St. Nicholas Church
This C of E church is one of 5 churches located within the All Souls Parish of North Warwickshire. The church has a Grade II* listing.
In 1155 the church was given to the priory of St Mary of Monmouth by the son of Richard of Hatton but reverted to his heirs after his death. In the year 1248 Phillipus de Asselis is listed as the first vicar of St Nicholas Church. The church would then have been the tower and some other parts which no longer exist. The oldest part of the present church was built in the middle of the 13th century, the remains being rebuilt early in the 14th century. In the Victorian era, the original leaded roof was replaced with the current pitched roof and the porch was added.
Inside the church are several notable features. In the north aisle, there is a 13th century large stone coffin and under the flooring close to it there is a stone showing the grave of Thomas Monk and his wife Sarah. The tablet on the wall of the north aisle was erected in memory of their three sons who died prematurely.

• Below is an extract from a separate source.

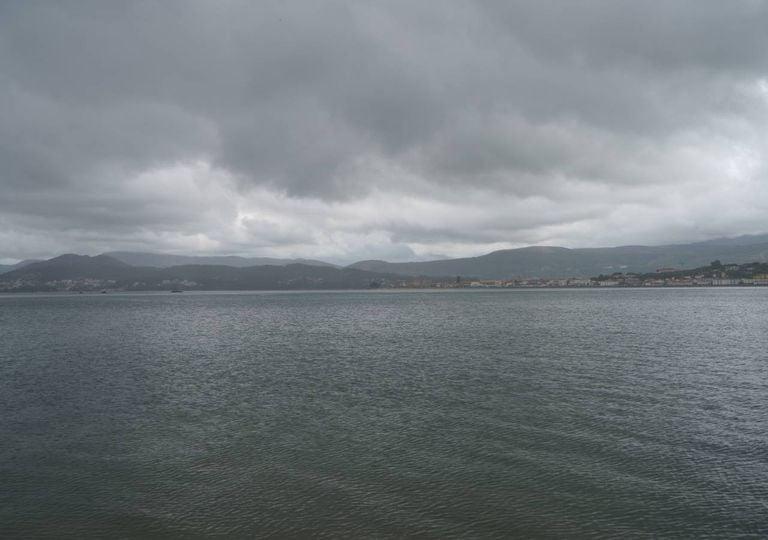 Rio Minho céu nublado chuva paisagem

Austrey welcomed their new vicar, Joanne Dyer, in June 2021. She can be contacted on 07596 933488 or firstname.lastname@example.org
Austrey Baptist Church
The Baptist Chapel is a a nonconformist chapel built in 1819 for a church formed in 1808. it is constructed of brick and slate with round-arched windows and a three-bay gabled W front. This church is a Heart of England Baptist Association member and it is grade II listed building.
St Michael and St James, Haunton
This is our local Catholic church, located within the Archdiocese of Birmingham.

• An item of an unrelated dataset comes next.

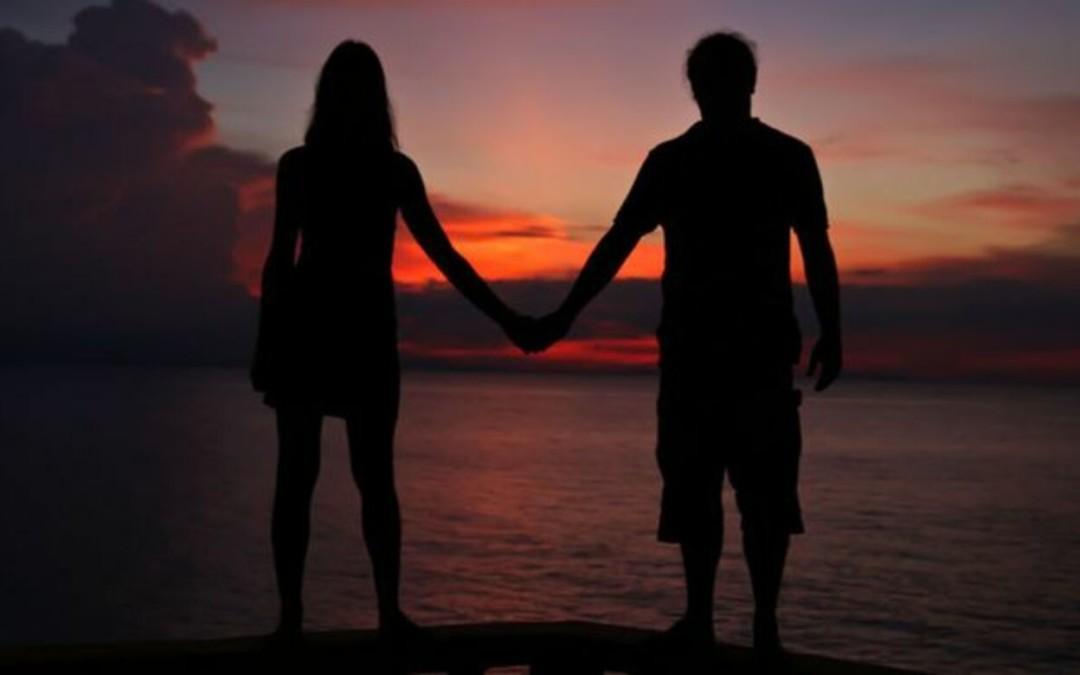 Parisuhteen paineet ja paineettomuus -mikä auttaa jaksamaan?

A handsome and substantial building largely of 1901-2 construction by Edmund Kirby, but with a late nineteenth century chancel which incorporates medieval masonry. The church stands in a large burial ground with mature planting, a presbytery of 1905 and a former school (now Community Hall). The simple interior is dominated by heavy scissor trussed roofs and contains a good collection of early twentieth century glass, mainly by Hardman and Co. The Romanesque ‘font’ is an imported item of uncertain provenance. Together with the other buildings and burial ground, the church makes a notable contribution to the local conservation area.